Harrison Bergeron (a short story), by Kurt Vonnegut
This short story depicts a dystopian world in which all men are equal (America in 2081). All men being equal, however, it turns out, is not easy to accomplish. Equality is accomplished through government-imposed handicaps.
For instance, if you are more intelligent than the average person, you are fitted with a mandatory ‘earbud’ (if you will) that pumps in random loud noises every few minutes to make sure you can’t sustain a train of thought. Or, say you’re too beautiful, then you are required to wear a mask. You can always know who’s beautiful, since they’ll be the one wearing the ugliest mask.If you’re too physically able, maybe a fast runner, then you have to constantly wear a heavy load on your back.

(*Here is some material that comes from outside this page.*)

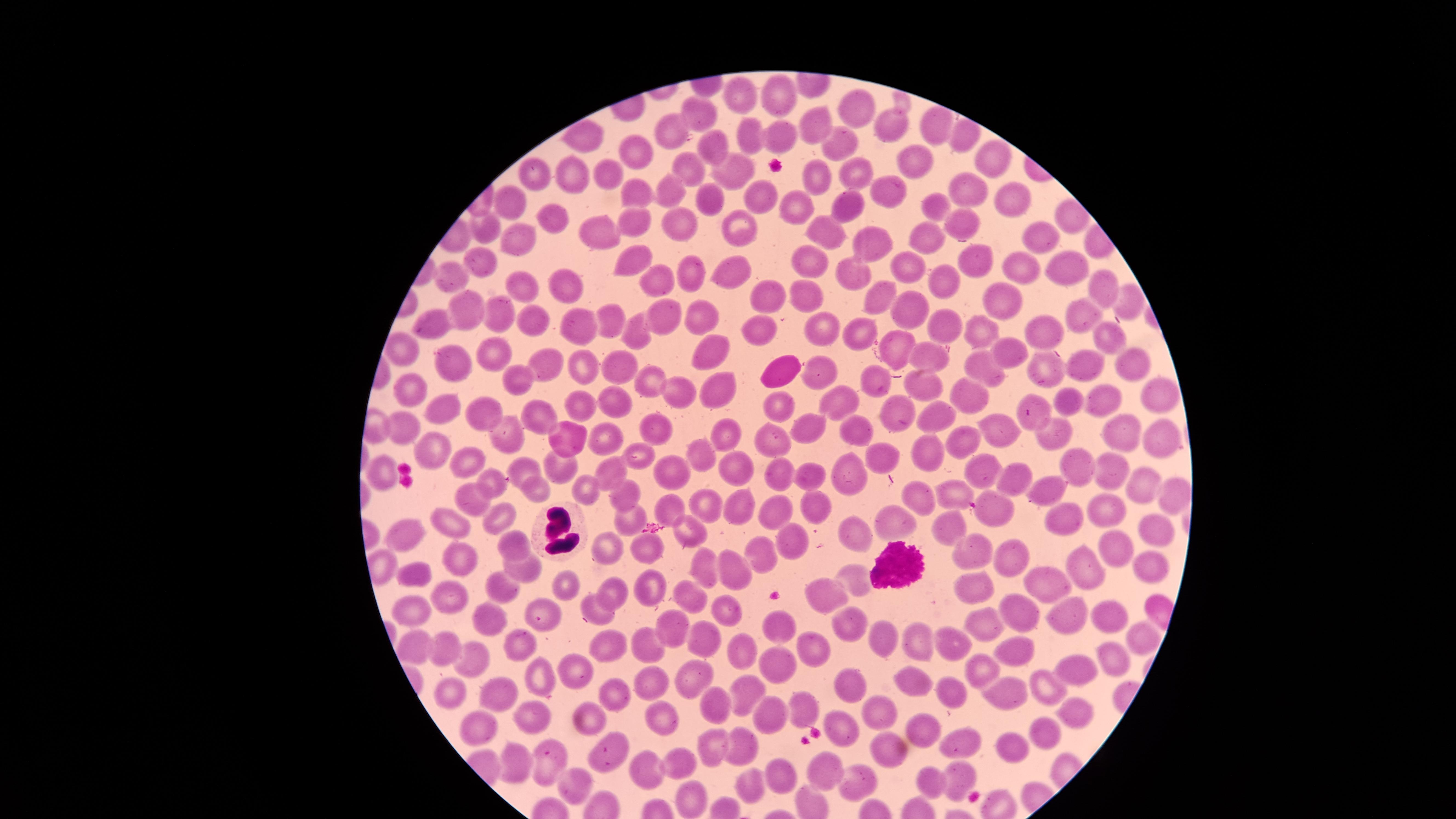

Approximate marker points, in pixels from the top-left corner. White blood cells: (x=778, y=373), (x=557, y=529), (x=897, y=564). Uninfected red blood cells: (x=783, y=91), (x=740, y=94), (x=854, y=108), (x=694, y=110), (x=813, y=126), (x=890, y=126), (x=671, y=128), (x=936, y=132), (x=780, y=134), (x=585, y=135), (x=750, y=136), (x=837, y=145), (x=714, y=146), (x=631, y=152), (x=913, y=159), (x=995, y=162), (x=852, y=166), (x=689, y=167), (x=738, y=169), (x=605, y=170), (x=528, y=174), (x=573, y=177), (x=815, y=182), (x=671, y=188), (x=882, y=190), (x=974, y=191), (x=631, y=196), (x=1010, y=196), (x=706, y=199), (x=762, y=199), (x=514, y=201), (x=796, y=206), (x=936, y=206), (x=847, y=210), (x=552, y=218), (x=962, y=222), (x=634, y=223), (x=828, y=228), (x=600, y=229), (x=681, y=229), (x=483, y=231), (x=742, y=234), (x=524, y=235), (x=932, y=235), (x=1039, y=236), (x=863, y=245), (x=630, y=256), (x=475, y=260), (x=970, y=264), (x=808, y=265), (x=1061, y=266), (x=452, y=271), (x=697, y=271), (x=732, y=271), (x=1022, y=271), (x=852, y=272), (x=911, y=273), (x=558, y=277), (x=659, y=282), (x=521, y=283), (x=939, y=285), (x=1106, y=294), (x=879, y=295), (x=767, y=298), (x=808, y=301), (x=1014, y=302), (x=465, y=310), (x=909, y=312), (x=499, y=314), (x=586, y=317), (x=667, y=317), (x=700, y=317), (x=530, y=318), (x=1082, y=318), (x=609, y=323), (x=436, y=325), (x=820, y=327), (x=857, y=329), (x=947, y=330), (x=981, y=331), (x=1045, y=332), (x=637, y=335), (x=761, y=335), (x=1111, y=338), (x=712, y=349), (x=892, y=349), (x=398, y=351), (x=493, y=351), (x=1010, y=352), (x=442, y=360), (x=545, y=360), (x=927, y=360), (x=1129, y=360), (x=622, y=366), (x=581, y=367), (x=1044, y=367), (x=1084, y=367), (x=824, y=371), (x=981, y=371), (x=515, y=376), (x=873, y=378), (x=651, y=383), (x=408, y=387), (x=1156, y=387), (x=716, y=390), (x=931, y=390), (x=679, y=394), (x=613, y=397), (x=834, y=398), (x=966, y=400), (x=1072, y=400), (x=1100, y=401), (x=585, y=402), (x=1035, y=404), (x=444, y=408), (x=781, y=410), (x=544, y=411), (x=936, y=413), (x=480, y=414), (x=899, y=416), (x=400, y=421), (x=655, y=423), (x=808, y=425), (x=1117, y=428), (x=999, y=429), (x=1053, y=430), (x=853, y=431), (x=726, y=432), (x=604, y=434), (x=511, y=435), (x=778, y=438), (x=1160, y=439), (x=561, y=441), (x=966, y=442), (x=433, y=446), (x=924, y=447), (x=701, y=448), (x=632, y=453), (x=882, y=459), (x=472, y=463), (x=560, y=464), (x=611, y=465), (x=1077, y=465), (x=980, y=466), (x=527, y=467), (x=738, y=468), (x=1107, y=471), (x=665, y=472), (x=783, y=472), (x=815, y=474), (x=379, y=475), (x=495, y=480), (x=851, y=480), (x=1020, y=481), (x=1143, y=483), (x=589, y=484), (x=960, y=491), (x=1051, y=492), (x=538, y=494), (x=629, y=494), (x=478, y=500), (x=706, y=502), (x=737, y=503), (x=918, y=504), (x=773, y=505), (x=671, y=507), (x=817, y=508), (x=1112, y=509), (x=445, y=511), (x=501, y=511), (x=996, y=513), (x=627, y=517), (x=1059, y=518), (x=899, y=525), (x=1156, y=525), (x=949, y=526), (x=693, y=529), (x=847, y=530), (x=411, y=534), (x=516, y=541), (x=599, y=544), (x=795, y=544), (x=648, y=547), (x=1107, y=549), (x=763, y=553), (x=975, y=559), (x=1015, y=559), (x=468, y=562), (x=712, y=565), (x=523, y=567), (x=1081, y=567), (x=1152, y=567), (x=739, y=571), (x=418, y=573), (x=852, y=578), (x=569, y=581), (x=501, y=584), (x=973, y=584), (x=1056, y=584), (x=652, y=588), (x=616, y=589), (x=824, y=594), (x=692, y=595), (x=450, y=598), (x=594, y=599), (x=1010, y=607), (x=409, y=613), (x=724, y=613), (x=1107, y=613), (x=546, y=616), (x=1076, y=616), (x=495, y=617), (x=985, y=624), (x=783, y=628), (x=676, y=629), (x=844, y=632), (x=707, y=633), (x=947, y=638), (x=1141, y=638), (x=882, y=639), (x=915, y=639), (x=423, y=644), (x=525, y=644), (x=653, y=645), (x=613, y=647), (x=738, y=648), (x=450, y=649), (x=1016, y=649), (x=809, y=651), (x=470, y=656), (x=1112, y=660), (x=779, y=664), (x=988, y=671), (x=1074, y=671), (x=696, y=672), (x=577, y=673), (x=914, y=676), (x=852, y=681), (x=546, y=682), (x=653, y=682), (x=999, y=685), (x=746, y=686), (x=621, y=690), (x=1045, y=690), (x=501, y=691), (x=946, y=693), (x=448, y=694), (x=720, y=702), (x=803, y=704), (x=1082, y=707), (x=874, y=709), (x=534, y=715), (x=771, y=715), (x=664, y=716), (x=591, y=719), (x=843, y=726), (x=477, y=727), (x=931, y=732), (x=1045, y=733), (x=966, y=737), (x=712, y=744), (x=741, y=745), (x=892, y=748), (x=1010, y=749), (x=609, y=751), (x=544, y=754), (x=688, y=758), (x=521, y=765), (x=650, y=766), (x=826, y=767), (x=960, y=774), (x=860, y=777), (x=784, y=778), (x=573, y=780), (x=747, y=780), (x=931, y=785), (x=696, y=798). Thin blood film. Single field of view. Giemsa stain. Smartphone photograph through the microscope eyepiece. The visible region is circular. Image is 1456×819 pixels. Presence: no malaria parasites detected.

As with Player Piano, which I also read recently, the book ends with the promise of a messiah that will deliver the world from its bondage to equality, and the ultimate failure of that messiah.
The story turns out to be a fairly good parable for a culture still coming to grips with what equality truly means – a culture that rejects the notion that God desires unity, not uniformity – and a culture that always rejects those (him) who would save it from itself. You can read the story online HERE.
And since it was written over 50 years ago, it could be considered almost prophetic, could it not?
I don’t know that I would call it prophetic. I would probably call it perceptive. I think he saw it in his own day and rightly assumed that we would keep heading down that path. He wanted to show the danger.